Leo Tolstoy’s What I Believe

Over spring break, I also read Leo Tolstoy’s What I Believe. In this book, he relates his personal journey from atheism to his version of Christianity. Earlier in his life, he had no use for religion. During these years he wrote his novels and other famous works. But then, finding something lacking in himself, he turned to the church and began reading the Gospels. Soon, however, he noticed that the church did not follow the words of Christ. In Tolstoy’s view, the church was entrenched in the sacraments and rituals, but neglected to follow the command “do not resist evil.”

It was this command which Tolstoy believed was the true essence of Jesus’s teaching. Everything in his interpretation revolved around this command. Thus, Tolstoy’s favorite (and in some ways only) passage to interpret from was the sermon on the mount. Like later liberals, he argued for the brotherhood of man and the fatherhood of God. Like anabaptists, he argued for complete pacifism and the renunciation of oaths to the state. Like conservatives, he believed that Jesus was God.

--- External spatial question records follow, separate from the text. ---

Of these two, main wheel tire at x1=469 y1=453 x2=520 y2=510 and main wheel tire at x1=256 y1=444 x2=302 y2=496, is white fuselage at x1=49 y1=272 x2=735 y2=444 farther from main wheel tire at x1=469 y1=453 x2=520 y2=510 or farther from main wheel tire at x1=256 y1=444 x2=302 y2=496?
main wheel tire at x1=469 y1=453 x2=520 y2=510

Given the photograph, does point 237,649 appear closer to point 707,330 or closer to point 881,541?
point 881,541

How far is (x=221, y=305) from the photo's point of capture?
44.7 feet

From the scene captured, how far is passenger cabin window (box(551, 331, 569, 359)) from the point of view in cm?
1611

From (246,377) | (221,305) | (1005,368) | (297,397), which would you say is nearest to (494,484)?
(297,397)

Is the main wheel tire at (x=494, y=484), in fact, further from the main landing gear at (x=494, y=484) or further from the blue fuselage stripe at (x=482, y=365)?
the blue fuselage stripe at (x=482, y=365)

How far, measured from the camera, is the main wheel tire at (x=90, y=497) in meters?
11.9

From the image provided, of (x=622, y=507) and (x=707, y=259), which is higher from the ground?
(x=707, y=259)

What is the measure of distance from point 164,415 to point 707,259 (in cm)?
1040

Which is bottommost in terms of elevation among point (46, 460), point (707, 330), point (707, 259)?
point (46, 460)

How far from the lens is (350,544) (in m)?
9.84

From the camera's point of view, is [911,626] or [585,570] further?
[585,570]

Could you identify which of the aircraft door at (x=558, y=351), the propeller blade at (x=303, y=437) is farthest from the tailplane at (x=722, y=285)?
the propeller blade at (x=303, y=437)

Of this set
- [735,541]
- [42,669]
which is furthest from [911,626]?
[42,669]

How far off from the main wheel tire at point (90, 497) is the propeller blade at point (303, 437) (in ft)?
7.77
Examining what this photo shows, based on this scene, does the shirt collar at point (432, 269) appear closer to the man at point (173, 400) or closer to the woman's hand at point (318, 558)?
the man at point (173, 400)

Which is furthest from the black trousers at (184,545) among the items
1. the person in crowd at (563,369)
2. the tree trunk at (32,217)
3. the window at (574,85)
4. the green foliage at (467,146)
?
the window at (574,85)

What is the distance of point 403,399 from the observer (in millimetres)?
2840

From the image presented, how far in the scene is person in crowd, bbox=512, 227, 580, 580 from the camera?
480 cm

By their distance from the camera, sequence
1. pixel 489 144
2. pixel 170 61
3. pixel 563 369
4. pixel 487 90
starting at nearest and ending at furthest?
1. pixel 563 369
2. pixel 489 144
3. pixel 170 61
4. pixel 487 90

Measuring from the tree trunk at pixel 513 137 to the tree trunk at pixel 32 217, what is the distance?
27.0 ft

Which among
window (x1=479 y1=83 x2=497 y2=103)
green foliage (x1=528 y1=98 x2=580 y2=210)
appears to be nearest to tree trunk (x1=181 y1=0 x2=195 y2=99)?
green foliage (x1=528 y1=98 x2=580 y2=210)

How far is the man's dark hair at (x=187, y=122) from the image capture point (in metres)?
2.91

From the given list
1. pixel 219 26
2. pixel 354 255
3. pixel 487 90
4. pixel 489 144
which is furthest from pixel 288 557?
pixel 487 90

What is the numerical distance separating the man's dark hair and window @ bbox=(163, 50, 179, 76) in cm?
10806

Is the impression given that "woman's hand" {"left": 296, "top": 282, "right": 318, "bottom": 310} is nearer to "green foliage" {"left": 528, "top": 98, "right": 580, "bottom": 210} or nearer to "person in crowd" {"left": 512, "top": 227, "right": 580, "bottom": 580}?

But then, the weirdness crept in. For about half of the book, his exegesis was ok and, in some places, excellent. But then, he abandoned all that for his ideas which he seemed to draw from Buddhism. He first denied that the resurrection would be corporeal and individual. Instead, every Christian would be raised and be united into God—the One. All would become one in him. He also absolutely denied original sin (in any form) and argued that man was basically good. He also believed that if all men just tried to live out the sermon on the mount (as he interpreted it) then the whole world would be at peace. Then the kingdom of God would come.

Tolstoy was a weird mix of theologies. So, in one since, his claim to have come up with a new theology was right. Well, to be more precise, he said he found the theology that the church had lost. His views, however, were more of a hodgepodge of other sects rather than just his own. He was driven by he distaste for war and conflict (and the church). In the end, I’m not sure you could truly call him Christian. He preferred the teaching of Christ. But it was his version of Christ that he portrayed. Anything in the Bible that seemed to contrast his view of Christ he would either ignore or twist to fit his perspective.

I probably wouldn’t read this book again or for the first time if I had the chance. And, unless you’re doing research into Tolstoy or Russian theologies in the 1800s, I wouldn’t recommend it to you.